__Atividade 1__: Indique se cada afirmação abaixo está de acordo com o trecho sobre a psicanálise no México, respondendo sim ou não e citando literalmente as palavras do trecho que decidem a questão: (a) Erich Fromm se radicou na Cidade do México em 1950. (b) A psicanálise chegou a constituir um verdadeiro movimento no México. (c) Igor Caruso veio de Berlim.
__Atividade 2__: Relacione todas as pessoas mencionadas pelo nome no trecho sobre a psicanálise no México, considerando apenas a parte que começa com o subtítulo "O mexicano não é uma essência, mas uma história".
__Atividade 3__: Prossiga com o trecho sobre a psicanálise no México a partir da última frase apresentada.

Pontos nada Cardeais III

Uma geografia sensível a partir do Dicionário Amoroso da Psicanálise.

ROUDINESCO, Elisabeth Dicionário Amoroso da Psicanálise, tradução André Telles, Rio de Janeiro, 2019.
Traduzido de Dictionaire amoureux de lá psychanalyse, Paris, Éditions Plon/Seuil, Paris, 2017.

Cidade do México

O mexicano não é uma essência, mas uma história
Nesse país que cultivava laços importantes com o império dos Habsburgo, especialmente no momento da trágica expedição do imperador Maximiliano (1864-67), a psicanálise nunca se constituiu em verdadeiro movimento, ainda que alguns atores, pitorescos, tenham desempenhado ali um papel importante, como Erich Fromm, oriundo de uma família judia alemã, emigrado para os Estados Unidos, depois radicado na Cidade do México em 1950, ou Igor Caruso, vindo de Viena, e Santiago Ramírez, pai fundador da primeira sociedade psicanalítica mexicana. Admirador de Benito Juárez, laico e jacobino, Ramírez se casou com uma católica fervorosa que venerava as valsas de Viena.

Foram sem dúvida essa situação particular e os tumultos da revolução de 1910 que fizeram do México a Terra Prometida de diversas experiências inéditas. Atesta isso, se necessário, a do mosteiro de Cuernavaca. Sempre que vou à Cidade do México, me impressiona a multiplicação dos grupos de terapeutas, cada qual reivindicando uma linha, todos muito dinâmicos e ao mesmo tempo politicamente engajados na vida social dessa megalópole barroca. A psicanálise mexicana lembra um poema de Octavio Paz: “Toda cultura nasce da mistura, do encontro, dos choques. No caminho contrário, é do isolamento que morrem as civilizações.”

[Itens armazenados]
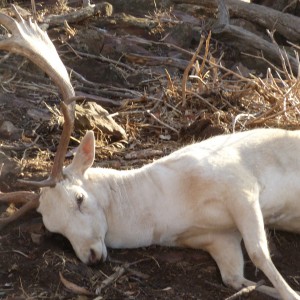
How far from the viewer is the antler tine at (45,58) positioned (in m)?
5.44

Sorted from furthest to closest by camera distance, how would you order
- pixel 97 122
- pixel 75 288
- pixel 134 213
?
pixel 97 122 < pixel 134 213 < pixel 75 288

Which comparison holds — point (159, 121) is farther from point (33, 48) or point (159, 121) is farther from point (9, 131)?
point (33, 48)

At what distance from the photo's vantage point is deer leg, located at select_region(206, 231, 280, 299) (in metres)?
5.49

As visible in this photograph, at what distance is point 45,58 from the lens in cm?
559

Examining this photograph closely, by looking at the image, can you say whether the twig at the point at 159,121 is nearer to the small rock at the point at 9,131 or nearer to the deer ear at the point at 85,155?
the small rock at the point at 9,131

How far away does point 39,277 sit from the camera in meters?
5.29

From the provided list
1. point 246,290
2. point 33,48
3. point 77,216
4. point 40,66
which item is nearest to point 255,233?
point 246,290

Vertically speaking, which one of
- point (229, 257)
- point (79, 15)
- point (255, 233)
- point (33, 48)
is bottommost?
point (79, 15)

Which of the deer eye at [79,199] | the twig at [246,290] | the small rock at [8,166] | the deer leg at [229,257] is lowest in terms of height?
the small rock at [8,166]

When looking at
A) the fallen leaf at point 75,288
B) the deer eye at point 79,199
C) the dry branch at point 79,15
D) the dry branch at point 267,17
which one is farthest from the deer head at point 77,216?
the dry branch at point 267,17

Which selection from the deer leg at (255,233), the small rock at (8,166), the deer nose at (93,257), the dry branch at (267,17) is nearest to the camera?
the deer leg at (255,233)

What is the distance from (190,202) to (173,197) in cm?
13

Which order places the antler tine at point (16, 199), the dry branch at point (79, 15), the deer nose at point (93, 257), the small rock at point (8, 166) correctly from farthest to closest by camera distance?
1. the dry branch at point (79, 15)
2. the small rock at point (8, 166)
3. the antler tine at point (16, 199)
4. the deer nose at point (93, 257)

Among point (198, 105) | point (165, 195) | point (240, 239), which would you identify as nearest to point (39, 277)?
point (165, 195)
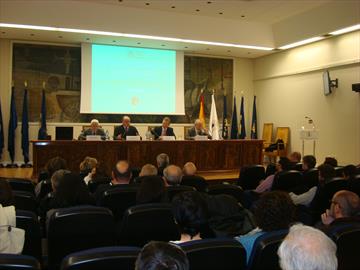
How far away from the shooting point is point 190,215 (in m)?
2.47

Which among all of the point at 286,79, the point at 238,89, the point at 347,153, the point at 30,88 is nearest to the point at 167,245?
the point at 347,153

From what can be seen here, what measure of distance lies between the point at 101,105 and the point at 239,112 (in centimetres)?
521

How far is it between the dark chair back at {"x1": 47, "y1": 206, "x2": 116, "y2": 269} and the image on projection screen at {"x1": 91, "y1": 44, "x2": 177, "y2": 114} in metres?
9.08

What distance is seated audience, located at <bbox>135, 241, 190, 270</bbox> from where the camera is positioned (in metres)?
1.23

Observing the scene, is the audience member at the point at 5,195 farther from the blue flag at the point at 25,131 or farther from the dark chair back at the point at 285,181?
the blue flag at the point at 25,131

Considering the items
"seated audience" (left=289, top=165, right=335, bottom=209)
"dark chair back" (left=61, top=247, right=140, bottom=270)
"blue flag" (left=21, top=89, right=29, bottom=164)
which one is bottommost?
"seated audience" (left=289, top=165, right=335, bottom=209)

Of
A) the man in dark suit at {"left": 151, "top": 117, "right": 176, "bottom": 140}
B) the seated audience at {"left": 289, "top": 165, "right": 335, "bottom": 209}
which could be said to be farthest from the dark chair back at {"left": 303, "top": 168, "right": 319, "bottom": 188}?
the man in dark suit at {"left": 151, "top": 117, "right": 176, "bottom": 140}

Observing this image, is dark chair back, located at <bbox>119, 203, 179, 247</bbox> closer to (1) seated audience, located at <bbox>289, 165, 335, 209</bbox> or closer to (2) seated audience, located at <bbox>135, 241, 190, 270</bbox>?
(2) seated audience, located at <bbox>135, 241, 190, 270</bbox>

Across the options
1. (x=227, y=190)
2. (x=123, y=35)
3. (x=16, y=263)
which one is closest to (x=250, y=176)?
(x=227, y=190)

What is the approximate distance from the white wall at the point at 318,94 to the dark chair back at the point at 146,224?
8.76 meters

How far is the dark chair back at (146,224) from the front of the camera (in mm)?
2674

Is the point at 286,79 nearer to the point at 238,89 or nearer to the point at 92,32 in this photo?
the point at 238,89

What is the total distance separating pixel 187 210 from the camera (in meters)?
2.48

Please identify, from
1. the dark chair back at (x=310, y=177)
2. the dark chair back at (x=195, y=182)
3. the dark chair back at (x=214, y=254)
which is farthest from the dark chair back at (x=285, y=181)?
→ the dark chair back at (x=214, y=254)
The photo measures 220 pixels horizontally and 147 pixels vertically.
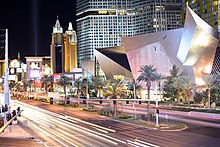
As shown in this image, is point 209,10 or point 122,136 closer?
point 122,136

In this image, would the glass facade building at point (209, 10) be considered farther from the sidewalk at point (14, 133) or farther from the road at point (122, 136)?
the sidewalk at point (14, 133)

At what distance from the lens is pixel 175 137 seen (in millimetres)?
28891

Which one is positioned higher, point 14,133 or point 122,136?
→ point 14,133

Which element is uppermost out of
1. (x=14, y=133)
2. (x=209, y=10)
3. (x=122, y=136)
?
(x=209, y=10)

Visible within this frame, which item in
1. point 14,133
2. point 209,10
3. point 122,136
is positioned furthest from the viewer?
point 209,10

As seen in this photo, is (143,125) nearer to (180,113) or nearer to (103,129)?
(103,129)

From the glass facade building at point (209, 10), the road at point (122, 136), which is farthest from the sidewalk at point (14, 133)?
the glass facade building at point (209, 10)

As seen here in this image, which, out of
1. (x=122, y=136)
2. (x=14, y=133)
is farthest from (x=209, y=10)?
(x=14, y=133)

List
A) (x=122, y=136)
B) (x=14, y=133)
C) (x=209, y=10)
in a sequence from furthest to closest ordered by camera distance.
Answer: (x=209, y=10), (x=14, y=133), (x=122, y=136)

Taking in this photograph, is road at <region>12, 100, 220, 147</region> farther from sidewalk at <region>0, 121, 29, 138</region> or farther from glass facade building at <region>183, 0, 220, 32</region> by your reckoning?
glass facade building at <region>183, 0, 220, 32</region>

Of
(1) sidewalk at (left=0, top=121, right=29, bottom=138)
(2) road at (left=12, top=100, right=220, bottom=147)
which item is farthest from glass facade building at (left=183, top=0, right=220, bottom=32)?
(1) sidewalk at (left=0, top=121, right=29, bottom=138)

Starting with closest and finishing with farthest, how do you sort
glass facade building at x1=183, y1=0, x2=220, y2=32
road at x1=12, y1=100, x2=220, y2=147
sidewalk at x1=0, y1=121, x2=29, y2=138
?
road at x1=12, y1=100, x2=220, y2=147 → sidewalk at x1=0, y1=121, x2=29, y2=138 → glass facade building at x1=183, y1=0, x2=220, y2=32

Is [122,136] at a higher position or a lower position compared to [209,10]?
lower

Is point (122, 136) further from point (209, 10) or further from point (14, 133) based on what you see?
point (209, 10)
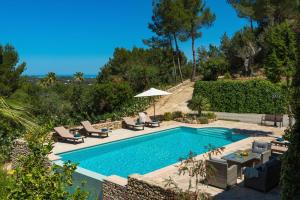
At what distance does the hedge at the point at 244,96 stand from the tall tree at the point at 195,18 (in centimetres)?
941

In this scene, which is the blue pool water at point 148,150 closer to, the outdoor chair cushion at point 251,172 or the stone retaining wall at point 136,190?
the stone retaining wall at point 136,190

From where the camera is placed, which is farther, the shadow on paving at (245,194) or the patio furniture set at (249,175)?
the patio furniture set at (249,175)

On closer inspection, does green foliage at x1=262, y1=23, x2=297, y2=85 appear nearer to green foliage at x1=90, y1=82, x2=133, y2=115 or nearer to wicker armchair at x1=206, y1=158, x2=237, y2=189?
wicker armchair at x1=206, y1=158, x2=237, y2=189

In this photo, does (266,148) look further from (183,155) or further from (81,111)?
(81,111)

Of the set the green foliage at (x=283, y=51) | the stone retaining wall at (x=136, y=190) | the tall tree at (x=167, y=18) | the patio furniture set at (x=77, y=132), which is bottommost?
the stone retaining wall at (x=136, y=190)

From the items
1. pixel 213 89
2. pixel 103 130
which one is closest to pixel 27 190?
pixel 103 130

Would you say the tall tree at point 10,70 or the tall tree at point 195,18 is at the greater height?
the tall tree at point 195,18

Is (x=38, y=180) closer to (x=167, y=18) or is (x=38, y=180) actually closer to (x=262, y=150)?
(x=262, y=150)

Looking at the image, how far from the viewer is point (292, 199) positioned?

__Resposta 1__:
(a) Sim: "depois radicado na Cidade do México em 1950".
(b) Não: "a psicanálise nunca se constituiu em verdadeiro movimento".
(c) Não: "Igor Caruso, vindo de Viena".

__Resposta 2__: Maximiliano, Erich Fromm, Igor Caruso, Santiago Ramírez, Benito Juárez, Octavio Paz

__Resposta 3__:
O que me fascina nessa cidade gigantesca e extremamente violenta é efetivamente essa mistura entre diversas heranças que convivem: a da cultura pré-colombiana e do período colonial, e aquela, muito mais próxima, do período do entreguerras. Não imagino ir à Cidade do México sem visitar os lugares que me lembram a história do exílio de Leon Trotski e de sua amizade com dois dos maiores pintores da modernidade latino-americana: Diego Rivera e Frida Kahlo. Sei que, em caso de perigo maior, poderia exilar-me nessa megalópole. Meu amigo Helí Morales, grande admirador de Trótski e dos nós borromeanos de Lacan, sempre me disse que sua casa, parecida com a de Frida, era minha. Hospitalidade incondicional.